The Ulster Memorial was next and specifically the café to the rear of the tower where a light lunch of soup and bread was gratefully received by all. With the sun high in the sky, the café all but sold out of ice cream too and it never tasted so good, as we rested, chatted and took in the sights and information surrounding another glorious memorial.

There was to be only one more stop on our commemorative journey, the culmination of our ride at the Thiepval Memorial to the 72,246 missing British Empire servicemen of the Somme. We had visited half a dozen cemeteries and memorials; we had shed some tears and shared some hugs of support. Emotional doors had been opened and others had been closed, but despite everything we had been through, nothing could prepare us for the enormity of the Thiepval Memorial and the emotion we shared together and as individuals in our own way. A memorial service was held and followed by readings from some of our group, individuals were remembered, hymns were sung and prayers were said.

Throughout the journey we were accompanied by a production team from the BBC and Helen Skelton, who had joined us to cycle parts of the ride and to produce a program for Countryfile, which may be transmitted on 13 November.

I would like to extend my heartfelt thanks to all brethren of the Warrington Masonic Group and to all for their support. I would advise anybody that if they haven’t already done so, please take the time to visit, to pay your respects and to be truly humbled by those who gave their todays for our tomorrows.

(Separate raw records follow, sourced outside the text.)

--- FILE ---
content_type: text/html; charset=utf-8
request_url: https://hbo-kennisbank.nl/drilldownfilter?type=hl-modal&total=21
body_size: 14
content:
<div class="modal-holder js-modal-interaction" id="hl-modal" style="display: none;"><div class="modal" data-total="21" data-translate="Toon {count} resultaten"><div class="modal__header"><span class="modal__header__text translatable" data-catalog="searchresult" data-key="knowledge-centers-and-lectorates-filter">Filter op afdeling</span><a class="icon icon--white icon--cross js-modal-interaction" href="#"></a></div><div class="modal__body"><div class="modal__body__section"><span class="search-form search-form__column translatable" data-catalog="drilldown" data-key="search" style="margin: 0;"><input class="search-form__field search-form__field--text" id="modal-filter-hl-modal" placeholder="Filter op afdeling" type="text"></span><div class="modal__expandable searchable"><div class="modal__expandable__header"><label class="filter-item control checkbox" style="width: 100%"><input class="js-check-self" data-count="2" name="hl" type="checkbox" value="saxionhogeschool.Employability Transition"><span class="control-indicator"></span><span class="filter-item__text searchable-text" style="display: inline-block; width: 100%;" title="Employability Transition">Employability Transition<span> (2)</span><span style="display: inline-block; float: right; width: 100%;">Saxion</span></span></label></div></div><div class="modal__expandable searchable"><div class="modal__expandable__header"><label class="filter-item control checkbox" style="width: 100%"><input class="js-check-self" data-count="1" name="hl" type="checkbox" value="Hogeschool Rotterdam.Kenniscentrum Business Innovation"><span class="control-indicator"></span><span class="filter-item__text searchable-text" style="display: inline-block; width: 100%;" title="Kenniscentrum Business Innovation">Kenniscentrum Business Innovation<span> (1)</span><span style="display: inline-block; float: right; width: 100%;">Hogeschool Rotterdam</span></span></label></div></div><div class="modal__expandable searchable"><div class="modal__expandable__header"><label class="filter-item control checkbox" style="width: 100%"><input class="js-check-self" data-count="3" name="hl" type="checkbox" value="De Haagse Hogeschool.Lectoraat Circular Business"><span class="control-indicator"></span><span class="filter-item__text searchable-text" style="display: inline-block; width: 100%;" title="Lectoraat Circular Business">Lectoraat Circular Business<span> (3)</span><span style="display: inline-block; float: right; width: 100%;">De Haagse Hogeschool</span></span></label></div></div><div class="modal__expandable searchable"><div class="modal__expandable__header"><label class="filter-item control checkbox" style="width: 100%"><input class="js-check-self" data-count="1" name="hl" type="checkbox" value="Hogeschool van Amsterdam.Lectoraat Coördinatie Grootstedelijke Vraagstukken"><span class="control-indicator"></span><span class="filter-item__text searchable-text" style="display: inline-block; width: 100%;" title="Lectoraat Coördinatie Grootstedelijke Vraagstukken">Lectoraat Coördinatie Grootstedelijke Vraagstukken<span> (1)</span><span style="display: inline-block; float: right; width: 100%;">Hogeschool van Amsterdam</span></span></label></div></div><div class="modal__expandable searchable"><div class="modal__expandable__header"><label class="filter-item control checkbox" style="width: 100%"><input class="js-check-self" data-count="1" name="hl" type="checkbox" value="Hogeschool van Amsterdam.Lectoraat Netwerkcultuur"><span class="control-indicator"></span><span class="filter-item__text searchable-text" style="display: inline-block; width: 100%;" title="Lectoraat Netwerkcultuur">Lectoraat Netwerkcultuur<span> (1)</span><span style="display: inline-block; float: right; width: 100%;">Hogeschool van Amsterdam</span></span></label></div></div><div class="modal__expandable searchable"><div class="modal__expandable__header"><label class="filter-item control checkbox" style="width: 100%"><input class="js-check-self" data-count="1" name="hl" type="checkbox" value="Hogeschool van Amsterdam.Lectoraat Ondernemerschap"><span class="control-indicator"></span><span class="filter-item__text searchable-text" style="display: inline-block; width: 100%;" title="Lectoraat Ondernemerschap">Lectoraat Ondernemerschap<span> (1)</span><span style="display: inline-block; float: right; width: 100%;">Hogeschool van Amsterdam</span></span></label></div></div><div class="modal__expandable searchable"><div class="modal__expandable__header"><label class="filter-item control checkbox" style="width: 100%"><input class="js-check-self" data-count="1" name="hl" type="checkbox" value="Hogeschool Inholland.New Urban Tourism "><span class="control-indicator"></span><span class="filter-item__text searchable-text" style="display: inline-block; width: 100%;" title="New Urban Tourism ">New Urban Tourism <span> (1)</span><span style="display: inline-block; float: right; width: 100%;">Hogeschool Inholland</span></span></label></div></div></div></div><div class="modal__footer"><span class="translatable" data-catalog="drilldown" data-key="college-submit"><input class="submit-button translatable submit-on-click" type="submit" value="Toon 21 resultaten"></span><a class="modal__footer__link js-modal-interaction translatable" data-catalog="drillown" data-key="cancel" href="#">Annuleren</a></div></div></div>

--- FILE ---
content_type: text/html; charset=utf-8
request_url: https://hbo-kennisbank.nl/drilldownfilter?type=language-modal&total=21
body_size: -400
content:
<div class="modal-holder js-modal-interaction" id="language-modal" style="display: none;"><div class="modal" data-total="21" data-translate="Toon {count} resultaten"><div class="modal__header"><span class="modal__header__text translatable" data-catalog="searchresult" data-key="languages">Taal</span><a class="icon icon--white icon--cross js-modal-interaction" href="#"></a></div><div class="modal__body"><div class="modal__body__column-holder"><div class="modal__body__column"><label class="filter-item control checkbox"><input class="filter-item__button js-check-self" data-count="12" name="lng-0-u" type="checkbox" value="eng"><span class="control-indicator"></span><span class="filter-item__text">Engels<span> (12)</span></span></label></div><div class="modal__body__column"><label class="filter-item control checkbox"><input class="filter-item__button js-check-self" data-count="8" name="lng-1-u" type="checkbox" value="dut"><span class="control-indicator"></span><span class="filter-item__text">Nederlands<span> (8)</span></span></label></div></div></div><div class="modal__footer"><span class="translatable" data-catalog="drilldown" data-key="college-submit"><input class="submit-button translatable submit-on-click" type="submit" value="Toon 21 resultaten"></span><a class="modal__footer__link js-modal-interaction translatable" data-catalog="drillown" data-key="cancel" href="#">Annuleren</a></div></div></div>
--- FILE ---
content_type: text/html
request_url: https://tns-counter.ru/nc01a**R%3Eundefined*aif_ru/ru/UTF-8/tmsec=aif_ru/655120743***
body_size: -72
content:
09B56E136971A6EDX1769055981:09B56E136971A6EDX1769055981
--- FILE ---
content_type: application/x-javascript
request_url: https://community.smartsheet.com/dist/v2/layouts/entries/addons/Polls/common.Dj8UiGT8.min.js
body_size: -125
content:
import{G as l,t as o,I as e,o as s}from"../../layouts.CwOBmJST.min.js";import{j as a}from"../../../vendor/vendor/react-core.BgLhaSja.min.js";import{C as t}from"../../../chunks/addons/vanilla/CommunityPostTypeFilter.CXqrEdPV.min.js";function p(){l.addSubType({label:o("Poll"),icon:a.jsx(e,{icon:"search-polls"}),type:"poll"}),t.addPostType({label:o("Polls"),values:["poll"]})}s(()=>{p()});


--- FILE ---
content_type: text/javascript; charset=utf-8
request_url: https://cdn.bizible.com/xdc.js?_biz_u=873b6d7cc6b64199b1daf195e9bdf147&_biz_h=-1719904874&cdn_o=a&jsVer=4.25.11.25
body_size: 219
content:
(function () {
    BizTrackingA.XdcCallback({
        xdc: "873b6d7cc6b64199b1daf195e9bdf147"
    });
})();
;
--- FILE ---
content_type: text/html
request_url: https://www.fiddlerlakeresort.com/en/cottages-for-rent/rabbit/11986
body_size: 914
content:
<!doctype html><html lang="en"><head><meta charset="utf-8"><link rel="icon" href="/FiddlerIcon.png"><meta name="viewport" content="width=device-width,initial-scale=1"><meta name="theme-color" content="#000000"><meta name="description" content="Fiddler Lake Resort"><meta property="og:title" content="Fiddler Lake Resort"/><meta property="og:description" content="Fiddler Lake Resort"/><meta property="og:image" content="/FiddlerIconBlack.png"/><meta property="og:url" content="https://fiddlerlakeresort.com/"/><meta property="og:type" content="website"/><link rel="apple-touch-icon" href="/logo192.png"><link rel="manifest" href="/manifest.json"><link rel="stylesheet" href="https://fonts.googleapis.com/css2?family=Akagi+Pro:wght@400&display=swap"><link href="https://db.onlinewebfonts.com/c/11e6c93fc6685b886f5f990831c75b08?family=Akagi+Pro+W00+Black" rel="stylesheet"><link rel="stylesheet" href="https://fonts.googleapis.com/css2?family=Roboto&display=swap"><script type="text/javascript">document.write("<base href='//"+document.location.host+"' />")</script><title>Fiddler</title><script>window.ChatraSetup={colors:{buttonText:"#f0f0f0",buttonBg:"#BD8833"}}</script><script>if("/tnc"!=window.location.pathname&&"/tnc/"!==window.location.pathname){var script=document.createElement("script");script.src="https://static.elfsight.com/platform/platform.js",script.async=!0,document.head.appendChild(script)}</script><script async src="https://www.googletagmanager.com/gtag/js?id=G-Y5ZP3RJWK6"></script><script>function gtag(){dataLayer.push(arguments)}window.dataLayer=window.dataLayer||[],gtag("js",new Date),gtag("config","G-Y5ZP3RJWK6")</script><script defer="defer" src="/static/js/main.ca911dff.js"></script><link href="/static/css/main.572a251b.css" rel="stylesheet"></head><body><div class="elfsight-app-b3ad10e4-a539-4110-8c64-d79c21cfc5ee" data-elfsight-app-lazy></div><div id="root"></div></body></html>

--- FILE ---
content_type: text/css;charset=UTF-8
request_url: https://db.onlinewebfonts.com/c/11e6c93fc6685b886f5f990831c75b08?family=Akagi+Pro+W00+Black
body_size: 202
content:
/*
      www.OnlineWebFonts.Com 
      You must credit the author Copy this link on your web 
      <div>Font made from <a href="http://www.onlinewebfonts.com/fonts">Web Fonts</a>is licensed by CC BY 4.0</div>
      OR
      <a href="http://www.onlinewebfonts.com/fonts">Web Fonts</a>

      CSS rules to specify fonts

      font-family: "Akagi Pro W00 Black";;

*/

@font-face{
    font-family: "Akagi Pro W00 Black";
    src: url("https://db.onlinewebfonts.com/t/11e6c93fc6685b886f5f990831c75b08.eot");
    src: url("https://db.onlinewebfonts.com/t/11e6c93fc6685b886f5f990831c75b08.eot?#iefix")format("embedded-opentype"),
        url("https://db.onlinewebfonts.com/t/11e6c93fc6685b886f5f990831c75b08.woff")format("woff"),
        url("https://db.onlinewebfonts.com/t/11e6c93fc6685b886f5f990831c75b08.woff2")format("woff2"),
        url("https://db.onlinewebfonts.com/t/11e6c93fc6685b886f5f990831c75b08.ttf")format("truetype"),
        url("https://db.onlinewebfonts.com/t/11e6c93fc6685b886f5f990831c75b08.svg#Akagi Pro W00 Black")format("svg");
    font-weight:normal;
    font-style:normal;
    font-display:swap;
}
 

My final thoughts were those from ‘For the Fallen’ by Robert Laurence Binyon (1914): “They shall grow not old, as we that are left grow old: Age shall not weary them, nor the years condemn. At the going down of the sun and in the morning. We will remember them.”

Cyclists marching into the Thiepval Memorial.

Cyclists marching into the Thiepval Memorial.

Now that all the sponsorships are in, John and Dave are pleased to say thanks to everyone who supported them and are proud to announce the total figure raised by them is over £4,300 in aid of SAAFA.